Plus de 3.000 familles de N’Dotré plaident pour l’annulation d’une mise en demeure de démolition de leurs habitations

Plus de 3.000 familles de l’Association des résidents de N’Dotré-ouest (ARENO), installées sur une parcelle d’environ 311 ha, appellent le gouvernement ivoirien à “préserver la paix sociale, déjà fragile” en ne mettant pas à exécution une mise en demeure de démolition de leurs constructions qui leur a été notifiée par le ministère de la Construction, du Logement, de l’Assainissement et de l’Urbanisme (MCLAU) en vue du recasement des ferrailleurs de la Casse d’Adjamé.

“Nous invitons le gouvernement à préserver la paix sociale déjà fragile en ne démolissant pas nos constructions réalisées après de durs labeurs. Si l’Etat le fait, alors le village d’Anonkoua-Kouté en assumera les conséquences”, a déclaré le porte-parole de l’ARENO, N’Guessan Claude, lors d’un meeting samedi à N’Dotré, un quartier de la commune d’Abobo, dans la banlieue d’Abidjan.
Une mise en demeure du MCLAU, en date du 26 juin 2014, somme les acquéreurs de procéder, sans délai, à la démolition des constructions érigées sur la parcelle cédée à l’Agence de gestion foncière (AGEF) par un “collectif des propriétaires terriens d’Anonkoua-Kouté” secteur Anguedédou-Est.
Les habitants de cette parcelle qui accusent les autorités villageoises d’Anokoua-Kouté d’avoir trompé l’Etat en vendant un terrain déjà acheté par eux, disent “ne pas se reconnaitre”.
“Nous ne nous reconnaissons pas dans ce collectif. Nous ne sommes pas complices de l’arnaque orchestrée.
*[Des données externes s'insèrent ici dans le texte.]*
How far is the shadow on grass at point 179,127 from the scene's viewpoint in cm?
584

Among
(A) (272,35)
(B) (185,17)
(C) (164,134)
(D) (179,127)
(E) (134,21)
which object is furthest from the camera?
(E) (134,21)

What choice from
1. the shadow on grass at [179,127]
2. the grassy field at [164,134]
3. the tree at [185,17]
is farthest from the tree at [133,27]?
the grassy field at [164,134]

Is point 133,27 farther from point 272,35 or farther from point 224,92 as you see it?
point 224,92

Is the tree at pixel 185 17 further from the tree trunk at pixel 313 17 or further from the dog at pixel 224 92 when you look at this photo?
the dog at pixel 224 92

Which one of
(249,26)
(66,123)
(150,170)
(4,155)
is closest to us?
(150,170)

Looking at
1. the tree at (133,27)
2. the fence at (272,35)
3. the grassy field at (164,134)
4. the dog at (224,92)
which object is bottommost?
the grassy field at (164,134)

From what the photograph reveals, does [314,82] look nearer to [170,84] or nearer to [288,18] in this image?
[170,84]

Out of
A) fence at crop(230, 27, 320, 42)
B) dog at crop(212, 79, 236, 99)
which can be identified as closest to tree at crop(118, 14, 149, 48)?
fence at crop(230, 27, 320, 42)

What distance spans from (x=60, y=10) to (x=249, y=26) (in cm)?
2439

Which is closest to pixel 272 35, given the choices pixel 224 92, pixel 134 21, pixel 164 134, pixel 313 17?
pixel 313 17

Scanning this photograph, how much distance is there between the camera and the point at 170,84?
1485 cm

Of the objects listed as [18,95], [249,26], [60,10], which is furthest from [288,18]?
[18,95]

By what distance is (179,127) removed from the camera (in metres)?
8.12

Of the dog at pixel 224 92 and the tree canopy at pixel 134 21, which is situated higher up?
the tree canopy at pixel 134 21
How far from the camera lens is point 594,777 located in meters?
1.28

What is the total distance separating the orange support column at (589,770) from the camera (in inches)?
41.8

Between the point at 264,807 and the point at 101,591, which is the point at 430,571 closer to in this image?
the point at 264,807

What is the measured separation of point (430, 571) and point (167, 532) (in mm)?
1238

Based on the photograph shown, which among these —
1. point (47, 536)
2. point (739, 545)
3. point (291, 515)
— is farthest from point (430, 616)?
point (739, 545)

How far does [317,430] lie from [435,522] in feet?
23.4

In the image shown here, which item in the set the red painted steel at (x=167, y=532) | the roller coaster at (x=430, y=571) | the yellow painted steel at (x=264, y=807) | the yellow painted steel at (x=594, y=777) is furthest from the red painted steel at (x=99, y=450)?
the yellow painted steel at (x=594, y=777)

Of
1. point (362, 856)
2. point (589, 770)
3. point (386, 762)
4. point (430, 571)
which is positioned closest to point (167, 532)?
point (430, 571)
D’ailleurs, nous avons été surpris de voir des gens à la télévision toucher un chèque de plusieurs millions de l’Etat en notre nom”, ont-ils clamé, avant de s’interroger sur leur avenir si les acquéreurs venaient à être dépossédés.
L’espace de quelque 311 ha, objet du conflit, a été loti en 2003, à la suite d’une procuration donnée, dit-on, par une quinzaine de propriétaires terriens et vendu à des familles qui s’y sont installées.
En 2012, une entreprise de bâtiments et de travaux publics qui dit avoir obtenu un accord des propriétaires des lieux a porté plainte devant les tribunaux pour faire arrêter les travaux sur le terrain. Mais, elle a été déboutée par le tribunal de première instance d’Abidjan, a-t-on appris.